Enforcement of new cannabis legalization was one of the main issues highlighted at a public meeting held in Inuvik to discuss cannabis legalization April 30.
The Standing Committee on Government Operations and the Standing Committee on Social Development facilitated the public meeting to answer questions and get public input on cannabis legislation.
The legislation being discussed – Bill 6: Cannabis Legalization and Regulation Implementation Act – proposes two new statutes relating to the legalization and regulation of cannabis under the Cannabis Products Act and the Cannabis Smoking Control Act. Amendments are also being proposed to the Motor Vehicles Act.
Inuvik Mayor Jim McDonald said at the meeting that he was concerned with the town’s lack of resources for enforcement.
“We don’t have the resources to enforce this legislation,” said McDonald. “Our bylaw officers are here to enforce municipal legislation. I don’t believe we’ll have all of our bases covered.”

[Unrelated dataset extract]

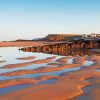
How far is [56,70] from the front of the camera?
17.2m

There are a number of penalties for those who contravene the legislation, as outlined in Bill 6.
According to Bill 6, the minister can appoint inspectors and designate analysts for the purpose of enforcing the act and its regulations.
At the meeting, Kieron Testart said GNWT environmental health officers will also be responsible for enforcing the new legislation.
There are seven environmental health officers in the territory.
Grant Hood, senior administrative officer of the Town of Inuvik, also spoke about Inuvik’s lack of enforcement resources.
“The only resources we have that would be eligible to enforce the legislation is our bylaw officers,” said Hood. “They are kept busy now with dogs and other types of things and quite honestly, for this, it’s such a hard legislation to enforce to begin with, I just don’t think it’s worth their while.”
Hood said the town does not have the resources to hire another bylaw officer to enforce Bill 6. However, if a serious complaint arises, current bylaw officers will respond to calls.
“There are certain areas where (bylaw officers) can do some enforcement, and if it was a serious enough issue, then maybe the bylaw officers would deal with it on an as-needed basis,” he said. “But their primary responsibilities will remain what they are now – traffic, dogs, things like that.”
He said one positive to the legislation for enforcement is that it will potentially reduce drug-related calls to the RCMP as regulated cannabis will be safer to use.
“The positive side of the legislation, I would say even from an enforcement side, it is going to potentially protect users,” said Hood. “They will have proper cannabis that isn’t potentially laced with something.”